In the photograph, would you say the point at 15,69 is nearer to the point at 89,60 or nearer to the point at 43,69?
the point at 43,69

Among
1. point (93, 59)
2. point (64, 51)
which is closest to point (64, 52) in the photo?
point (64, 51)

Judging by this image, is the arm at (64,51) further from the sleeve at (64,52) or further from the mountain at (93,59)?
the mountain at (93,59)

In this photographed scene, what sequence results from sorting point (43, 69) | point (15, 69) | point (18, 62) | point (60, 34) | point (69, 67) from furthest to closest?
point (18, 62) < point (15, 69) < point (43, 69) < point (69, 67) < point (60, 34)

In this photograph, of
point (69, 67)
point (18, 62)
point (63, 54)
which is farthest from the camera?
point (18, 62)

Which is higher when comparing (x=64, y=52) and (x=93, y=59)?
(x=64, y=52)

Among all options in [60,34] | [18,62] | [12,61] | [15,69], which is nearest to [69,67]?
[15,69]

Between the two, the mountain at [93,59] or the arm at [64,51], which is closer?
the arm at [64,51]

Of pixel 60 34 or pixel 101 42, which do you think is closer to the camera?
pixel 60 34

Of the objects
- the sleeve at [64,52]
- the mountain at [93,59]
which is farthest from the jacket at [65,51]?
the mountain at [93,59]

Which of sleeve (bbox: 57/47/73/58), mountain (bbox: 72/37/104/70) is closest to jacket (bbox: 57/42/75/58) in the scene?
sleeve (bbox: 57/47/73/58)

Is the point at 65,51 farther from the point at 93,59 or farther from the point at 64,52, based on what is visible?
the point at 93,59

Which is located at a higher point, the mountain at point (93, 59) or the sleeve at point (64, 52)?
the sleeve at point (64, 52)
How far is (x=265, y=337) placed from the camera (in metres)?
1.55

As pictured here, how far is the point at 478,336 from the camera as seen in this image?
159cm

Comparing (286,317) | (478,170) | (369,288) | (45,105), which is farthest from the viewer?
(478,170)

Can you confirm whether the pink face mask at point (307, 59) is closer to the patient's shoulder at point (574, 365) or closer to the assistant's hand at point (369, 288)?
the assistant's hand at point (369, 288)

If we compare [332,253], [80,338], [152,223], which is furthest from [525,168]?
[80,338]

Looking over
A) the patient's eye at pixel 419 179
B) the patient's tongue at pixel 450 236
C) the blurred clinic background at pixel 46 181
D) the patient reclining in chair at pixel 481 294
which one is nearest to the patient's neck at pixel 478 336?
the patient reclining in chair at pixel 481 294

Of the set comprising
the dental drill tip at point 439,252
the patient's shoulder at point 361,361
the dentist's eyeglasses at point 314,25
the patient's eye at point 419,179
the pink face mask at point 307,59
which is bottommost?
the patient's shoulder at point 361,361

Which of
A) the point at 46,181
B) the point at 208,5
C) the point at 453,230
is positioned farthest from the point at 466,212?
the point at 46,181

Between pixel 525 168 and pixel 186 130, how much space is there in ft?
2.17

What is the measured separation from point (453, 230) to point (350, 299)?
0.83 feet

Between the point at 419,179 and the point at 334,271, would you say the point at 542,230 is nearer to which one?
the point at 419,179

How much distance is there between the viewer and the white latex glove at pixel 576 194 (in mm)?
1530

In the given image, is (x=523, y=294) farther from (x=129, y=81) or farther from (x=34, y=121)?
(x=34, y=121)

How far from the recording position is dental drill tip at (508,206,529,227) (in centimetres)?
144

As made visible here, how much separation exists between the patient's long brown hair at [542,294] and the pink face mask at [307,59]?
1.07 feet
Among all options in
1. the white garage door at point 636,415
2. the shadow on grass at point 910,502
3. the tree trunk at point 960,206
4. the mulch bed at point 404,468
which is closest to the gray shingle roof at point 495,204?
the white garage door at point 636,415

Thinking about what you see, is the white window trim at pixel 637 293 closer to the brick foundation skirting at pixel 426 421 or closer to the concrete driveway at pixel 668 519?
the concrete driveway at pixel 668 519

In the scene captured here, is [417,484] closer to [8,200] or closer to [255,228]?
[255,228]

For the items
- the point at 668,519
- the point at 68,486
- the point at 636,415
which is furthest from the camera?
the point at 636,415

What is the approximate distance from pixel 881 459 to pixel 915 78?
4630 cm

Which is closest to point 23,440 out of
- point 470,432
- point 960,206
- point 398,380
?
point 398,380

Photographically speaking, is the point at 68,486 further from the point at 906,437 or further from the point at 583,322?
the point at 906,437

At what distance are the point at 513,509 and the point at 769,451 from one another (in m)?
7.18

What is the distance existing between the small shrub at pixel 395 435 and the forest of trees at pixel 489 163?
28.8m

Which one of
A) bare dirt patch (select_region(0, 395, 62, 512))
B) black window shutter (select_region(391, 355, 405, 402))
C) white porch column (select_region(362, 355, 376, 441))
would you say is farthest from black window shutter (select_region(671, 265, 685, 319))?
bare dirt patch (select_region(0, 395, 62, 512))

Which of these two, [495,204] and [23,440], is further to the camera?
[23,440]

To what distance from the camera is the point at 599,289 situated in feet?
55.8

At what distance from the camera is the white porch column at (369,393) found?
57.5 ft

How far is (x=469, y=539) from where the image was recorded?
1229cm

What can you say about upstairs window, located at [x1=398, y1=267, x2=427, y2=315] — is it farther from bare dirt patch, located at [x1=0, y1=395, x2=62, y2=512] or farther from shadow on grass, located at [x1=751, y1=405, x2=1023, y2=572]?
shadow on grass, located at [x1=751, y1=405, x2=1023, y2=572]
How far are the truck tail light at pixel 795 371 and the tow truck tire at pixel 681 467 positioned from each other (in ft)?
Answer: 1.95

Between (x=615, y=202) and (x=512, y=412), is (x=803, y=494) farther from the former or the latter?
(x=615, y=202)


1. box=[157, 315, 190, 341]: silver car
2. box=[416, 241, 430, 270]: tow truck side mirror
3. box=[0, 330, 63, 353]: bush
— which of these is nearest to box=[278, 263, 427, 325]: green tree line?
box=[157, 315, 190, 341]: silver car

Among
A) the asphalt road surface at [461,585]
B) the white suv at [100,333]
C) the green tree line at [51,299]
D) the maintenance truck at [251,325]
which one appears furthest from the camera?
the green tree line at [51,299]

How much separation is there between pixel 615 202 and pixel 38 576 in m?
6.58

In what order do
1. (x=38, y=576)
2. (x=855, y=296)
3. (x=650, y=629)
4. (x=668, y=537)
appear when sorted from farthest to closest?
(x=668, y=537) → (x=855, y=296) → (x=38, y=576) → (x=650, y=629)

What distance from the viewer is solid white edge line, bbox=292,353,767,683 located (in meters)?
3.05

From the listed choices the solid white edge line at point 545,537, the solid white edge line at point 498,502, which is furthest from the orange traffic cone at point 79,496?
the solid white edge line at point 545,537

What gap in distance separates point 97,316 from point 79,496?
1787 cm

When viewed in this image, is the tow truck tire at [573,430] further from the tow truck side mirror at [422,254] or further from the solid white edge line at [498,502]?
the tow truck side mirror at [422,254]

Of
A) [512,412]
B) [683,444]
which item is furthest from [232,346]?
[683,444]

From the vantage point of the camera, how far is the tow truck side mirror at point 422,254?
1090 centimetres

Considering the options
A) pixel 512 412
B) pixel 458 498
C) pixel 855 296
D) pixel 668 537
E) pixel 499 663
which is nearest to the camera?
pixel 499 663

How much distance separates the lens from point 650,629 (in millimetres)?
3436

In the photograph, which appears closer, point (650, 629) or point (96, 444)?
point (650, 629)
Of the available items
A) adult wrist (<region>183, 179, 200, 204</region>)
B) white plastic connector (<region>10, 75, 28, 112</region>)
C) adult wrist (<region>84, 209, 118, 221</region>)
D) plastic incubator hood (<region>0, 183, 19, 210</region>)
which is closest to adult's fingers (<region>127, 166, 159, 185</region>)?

DIRECTIONS FOR THIS TASK -
Write down the full listing again, exactly.

ANSWER TO THE PROBLEM -
In the photograph, would you say the point at 15,69 is nearer to the point at 89,60 or nearer to the point at 43,69?
the point at 43,69

Among
1. point (93, 59)
2. point (64, 51)
which is closest to point (64, 52) in the photo?
point (64, 51)

Judging by this image, is the arm at (64,51) further from the sleeve at (64,52) or further from the mountain at (93,59)?
the mountain at (93,59)

In this photographed scene, what sequence results from sorting point (43, 69) | point (15, 69) | point (18, 62) | point (60, 34) | point (69, 67) from furthest to closest?
point (18, 62) < point (15, 69) < point (43, 69) < point (69, 67) < point (60, 34)

In this photograph, of
point (69, 67)
point (18, 62)
point (63, 54)
which is farthest from the camera?
point (18, 62)

Which is higher when comparing (x=64, y=52) and (x=93, y=59)?
(x=64, y=52)

Among all options in [60,34] | [18,62] | [12,61] | [15,69], which is nearest to [69,67]?
[15,69]

Between the two, the mountain at [93,59] or the arm at [64,51], which is closer?
the arm at [64,51]

Of pixel 60 34 or pixel 101 42, which do you think is closer to the camera?
pixel 60 34

Of the objects
- the sleeve at [64,52]
- the mountain at [93,59]
which is farthest from the jacket at [65,51]?
the mountain at [93,59]

Which of sleeve (bbox: 57/47/73/58), mountain (bbox: 72/37/104/70) is closest to jacket (bbox: 57/42/75/58) in the scene?
sleeve (bbox: 57/47/73/58)

Is the point at 65,51 farther from the point at 93,59 or farther from the point at 64,52, based on what is visible?
the point at 93,59

Which is located at a higher point, the mountain at point (93, 59) or the sleeve at point (64, 52)?
the sleeve at point (64, 52)
How far is (x=265, y=337) placed from the camera (in metres)?
1.55

As pictured here, how far is the point at 478,336 from the camera as seen in this image?
159cm

Comparing (286,317) | (478,170) | (369,288) | (45,105), which is farthest from the viewer?
(478,170)

Can you confirm whether the pink face mask at point (307, 59) is closer to the patient's shoulder at point (574, 365) or closer to the assistant's hand at point (369, 288)?
the assistant's hand at point (369, 288)

If we compare [332,253], [80,338], [152,223], which is furthest from [525,168]?
[80,338]

Looking over
A) the patient's eye at pixel 419 179
B) the patient's tongue at pixel 450 236
C) the blurred clinic background at pixel 46 181
D) the patient reclining in chair at pixel 481 294
which one is nearest to the patient's neck at pixel 478 336?
the patient reclining in chair at pixel 481 294

Of the set comprising
the dental drill tip at point 439,252
the patient's shoulder at point 361,361
the dentist's eyeglasses at point 314,25
the patient's eye at point 419,179
the pink face mask at point 307,59
which is bottommost?
the patient's shoulder at point 361,361

Which of
A) the point at 46,181
B) the point at 208,5
C) the point at 453,230
is positioned farthest from the point at 466,212?
the point at 46,181

Between pixel 525 168 and pixel 186 130, how much space is there in ft?
2.17

What is the measured separation from point (453, 230) to point (350, 299)?
0.83 feet

Between the point at 419,179 and the point at 334,271, would you say the point at 542,230 is nearer to which one?
the point at 419,179

How much distance is there between the viewer and the white latex glove at pixel 576 194 (in mm)?
1530

In the given image, is (x=523, y=294) farther from (x=129, y=81) or farther from (x=34, y=121)?
(x=34, y=121)

How far from the recording position is dental drill tip at (508,206,529,227) (in centimetres)?
144

As made visible here, how much separation exists between the patient's long brown hair at [542,294] and the pink face mask at [307,59]?
1.07 feet
Among all options in
1. the white garage door at point 636,415
2. the shadow on grass at point 910,502
3. the tree trunk at point 960,206
4. the mulch bed at point 404,468
which is closest to the gray shingle roof at point 495,204?
the white garage door at point 636,415

Thinking about what you see, is the white window trim at pixel 637 293 closer to the brick foundation skirting at pixel 426 421 or closer to the concrete driveway at pixel 668 519?
the concrete driveway at pixel 668 519

In the scene captured here, is [417,484] closer to [8,200] or closer to [255,228]?
[255,228]

For the items
- the point at 668,519
- the point at 68,486
- the point at 636,415
which is furthest from the camera?
the point at 636,415

What is the approximate distance from pixel 881 459 to pixel 915 78?
4630 cm

Which is closest to point 23,440 out of
- point 470,432
- point 960,206
- point 398,380
?
point 398,380

Photographically speaking, is the point at 68,486 further from the point at 906,437 or further from the point at 583,322?
the point at 906,437

At what distance are the point at 513,509 and the point at 769,451 from one another (in m)?
7.18

What is the distance existing between the small shrub at pixel 395 435 and the forest of trees at pixel 489 163?
28.8m

Which one of
A) bare dirt patch (select_region(0, 395, 62, 512))
B) black window shutter (select_region(391, 355, 405, 402))
C) white porch column (select_region(362, 355, 376, 441))
would you say is farthest from black window shutter (select_region(671, 265, 685, 319))?
bare dirt patch (select_region(0, 395, 62, 512))

Which of these two, [495,204] and [23,440], is further to the camera?
[23,440]

To what distance from the camera is the point at 599,289 situated in feet?
55.8

At what distance from the camera is the white porch column at (369,393) found?
57.5 ft

How far is (x=469, y=539) from where the image was recorded?
1229cm

What can you say about upstairs window, located at [x1=398, y1=267, x2=427, y2=315] — is it farther from bare dirt patch, located at [x1=0, y1=395, x2=62, y2=512] or farther from shadow on grass, located at [x1=751, y1=405, x2=1023, y2=572]?
shadow on grass, located at [x1=751, y1=405, x2=1023, y2=572]
How far are the truck tail light at pixel 795 371 and the tow truck tire at pixel 681 467 positioned from each other (in ft)?
Answer: 1.95

Between (x=615, y=202) and (x=512, y=412), is (x=803, y=494) farther from the former or the latter?
(x=615, y=202)


1. box=[157, 315, 190, 341]: silver car
2. box=[416, 241, 430, 270]: tow truck side mirror
3. box=[0, 330, 63, 353]: bush
— which of these is nearest to box=[278, 263, 427, 325]: green tree line?
box=[157, 315, 190, 341]: silver car

Among
A) the asphalt road surface at [461,585]
B) the white suv at [100,333]
C) the green tree line at [51,299]
D) the maintenance truck at [251,325]
which one appears furthest from the camera?
the green tree line at [51,299]

How much separation is there between pixel 615 202 and pixel 38 576 in m?
6.58

In what order do
1. (x=38, y=576)
2. (x=855, y=296)
3. (x=650, y=629)
4. (x=668, y=537)
appear when sorted from farthest to closest?
(x=668, y=537) → (x=855, y=296) → (x=38, y=576) → (x=650, y=629)

What distance from the viewer is solid white edge line, bbox=292,353,767,683 located (in meters)?
3.05

From the listed choices the solid white edge line at point 545,537, the solid white edge line at point 498,502, which is furthest from the orange traffic cone at point 79,496?
the solid white edge line at point 545,537

What gap in distance separates point 97,316 from point 79,496?
1787 cm

When viewed in this image, is the tow truck tire at [573,430] further from the tow truck side mirror at [422,254] or further from the solid white edge line at [498,502]?
the tow truck side mirror at [422,254]

Of
A) [512,412]
B) [683,444]
which item is furthest from [232,346]?
[683,444]

From the vantage point of the camera, how far is the tow truck side mirror at point 422,254?
1090 centimetres

Considering the options
A) pixel 512 412
B) pixel 458 498
C) pixel 855 296
D) pixel 668 537
E) pixel 499 663
which is nearest to the camera?
pixel 499 663

How much distance separates the lens from point 650,629 (in millimetres)?
3436

In the photograph, which appears closer, point (650, 629) or point (96, 444)?
point (650, 629)
Of the available items
A) adult wrist (<region>183, 179, 200, 204</region>)
B) white plastic connector (<region>10, 75, 28, 112</region>)
C) adult wrist (<region>84, 209, 118, 221</region>)
D) plastic incubator hood (<region>0, 183, 19, 210</region>)
which is closest to adult's fingers (<region>127, 166, 159, 185</region>)?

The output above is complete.